| Dokument źródłowy |
- - -

Adam Bartosiewicz

Adam Bartosiewicz Tax Adviser ;
Solicitor

Temat: Pierwsze zasiedlenie - część nieruchomości

Będę drążył dalej temat pierwszego zasiedlenia.

Pierwsze zasiedlenie może dotyczyć "części budynku, bądź części budowli".
Wydaje mi się, że zasadniczo dotyczy to przede wszystkim lokali.
Uważam także, że pierwsze zasiedlenie (w przypadku części budynku) działa na tej zasadzie, że jeśli zasiedlono część budynku, to potem sprzedaż tej właśnie części budynku (jako odrębnego towaru) będzie skutkować ewentualnym zwolnieniem (po upływie 2 lat. etc.).

Uważam natomiast, że nie może być tak, że przykładowo - w budynku wynajęto pomieszczenie stanowiące dajmy na to 10% powierzchni, w związku z czym w okresie późniejszym sprzedaż całego budynku będzie: w 90% opodatkowana, zaś w 10% zwolniona.
To wydaje mi się niedopuszczalne.

Ponadto - mamy tutaj w ogóle pytanie: czy dana sprzedaż (jednego towaru, jednej usługi) poza przypadkami, gdy jest to wyraźnie i jednoznacznie przewidziane w przepisach prawa (vide: budownictwo społeczne i duże powierzchnie) może być opodatkowana różnymi stawkami?

[edit]
znalazłem dzisiaj jedną tezę w kwestii ostatniego:
I SA/Wr 1876/09 wyrok wsa 2010.01.26
3. Niedopuszczalne jest dzielenie przedmiotu sprzedaży na poszczególne składniki wyłącznie w celu zróżnicowania stawek podatkowych, jeśli na gruncie prawa cywilnego jest to jeden przedmiot sprzedaży.

- - -

| Udostępnione dane |
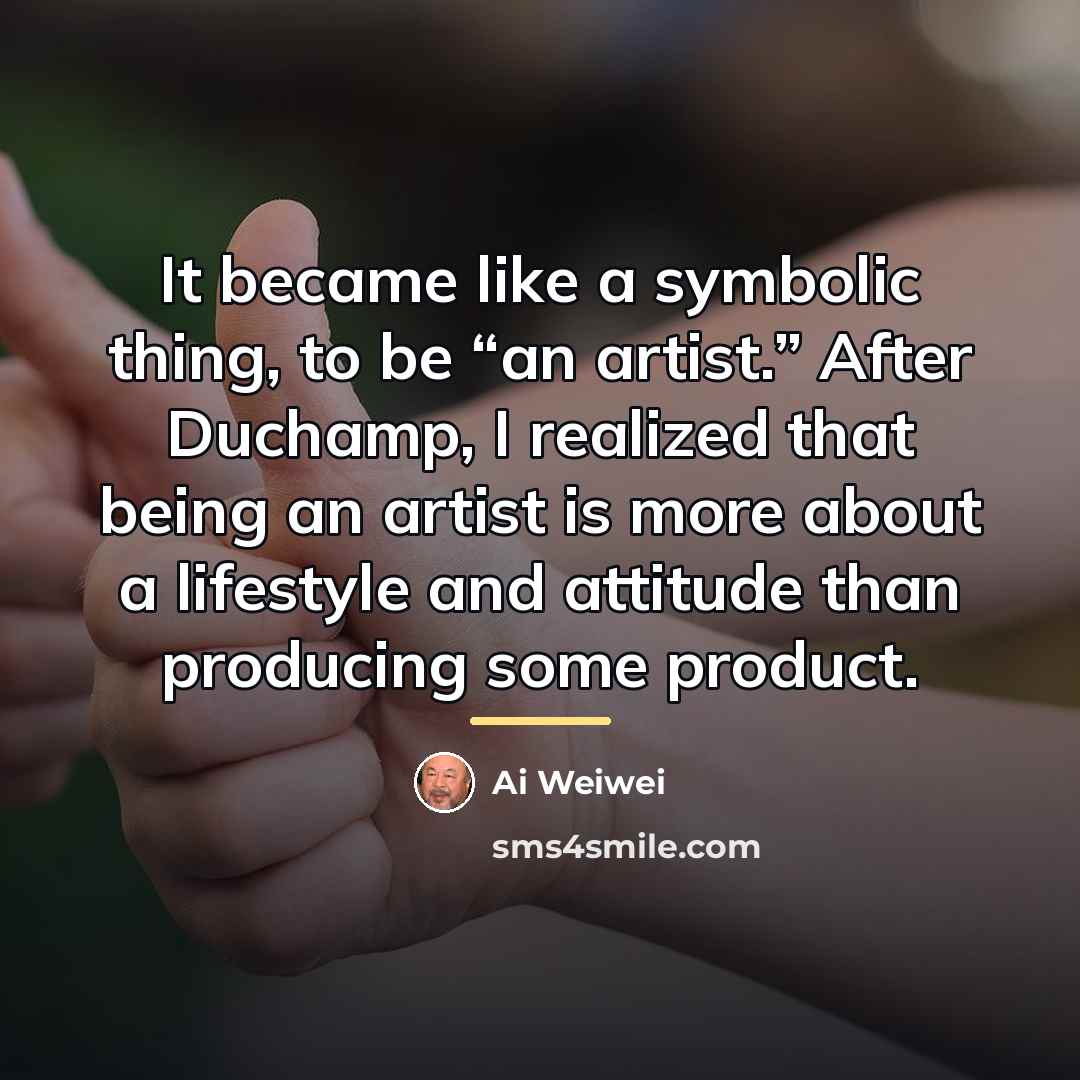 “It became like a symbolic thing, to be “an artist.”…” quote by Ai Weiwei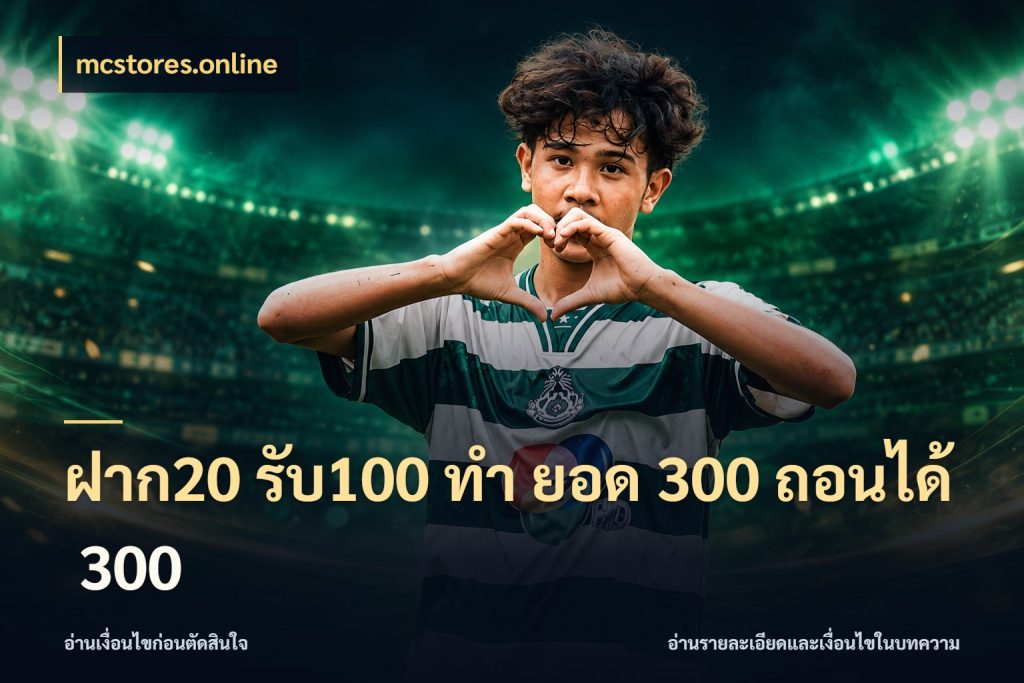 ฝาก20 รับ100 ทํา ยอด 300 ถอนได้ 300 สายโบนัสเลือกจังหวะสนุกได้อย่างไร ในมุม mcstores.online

- - -

| Zadanie do wykonania |
Proszę kontynuować zamieszczony wyżej wpis o pierwszym zasiedleniu części nieruchomości, zaczynając zaraz po jego ostatnim zdaniu.

| Pole odpowiedzi |
EDIT: Przesuwam do góry:
Naprawdę nikt nie ma opinii....?Adam Bartosiewicz edytował(a) ten post dnia 27.10.10 o godzinie 21:00
Tomasz Siennicki

Tomasz Siennicki Doradca podatkowy

Temat: Pierwsze zasiedlenie - część nieruchomości

Z pewnością ma, tylko - wygląda na to - że ludzie zarobieni są. Ja na ten przykład dodatkowo niedawno miałem "ciche dni" w domu jak mnie żona przyłapała (no, może przyłapała to złe słowo, bo się z tym nie kryłem), że o 22 z minutami siedzę na Goldenline, zamiast... no wiadomo gdzie. W jej rozumieniu to sobie pisze o "duperelach", z czym się z gruntu zgodzić oczywiście nie można, ale zrozumienia w tej kwestii u mojej małżonki nie znalazłem.

Jeżeli chodzi natomiast o temat, to sprawa jest oczywiście ciekawa (jak zresztą chyba wszystkie do tej pory na tym forum). Ale ogólne stwierdzenie, że oddanie do użytkowania tylko części budynku (w warunkach PZ), nie może mieć znaczenia dla całego budynku, byłoby chyba co najmniej mylące.

Jeżeli np. wynajmujemy części powierzchni w budynku, w którym jest tylko jeden lokal (np. hala magazynowa), a pozostała część jest użytkowana przez podmiot, który tą halę wybudował, czy też nie mamy pierwszego zasiedlenia? Wydaje mi się, że owszem, mamy. Oczywiście sprawę można próbować wyjaśnić w ten sposób, że korzystanie z części powierzchni w takich warunkach wymagało de facto korzystania z całości w jakimś zakresie.

Sprawa zdecydowanie komplikuje się w sytuacji, w której mamy budynek z samodzielnymi lokalami, np. mieszkalnymi. Jeden z nich sprzedaliśmy. Wówczas już nie możemy zbyć całości budynku, tylko jego część lub części (właśnie, jedną czy wiele???), do tej pory niezasiedlone.

Jeszcze bardziej skomplikowana będzie sytuacja gdy mieliśmy 10 samodzielnych lokali, jeden wynajęliśmy, dziewięciu używamy sami. Po dwóch latach od wynajęcia sprzedajemy cały budynek, ale jako całość (przynajmniej z prawnego punktu widzenia), nie wyodrębniami i nie zbywamy części budynku. Budynek był zasiedlony (w części), ale nie zbywamy jego części, tylko całość. Czy nie powinno to być decydujące? Że budynek jednak był zasiedlony?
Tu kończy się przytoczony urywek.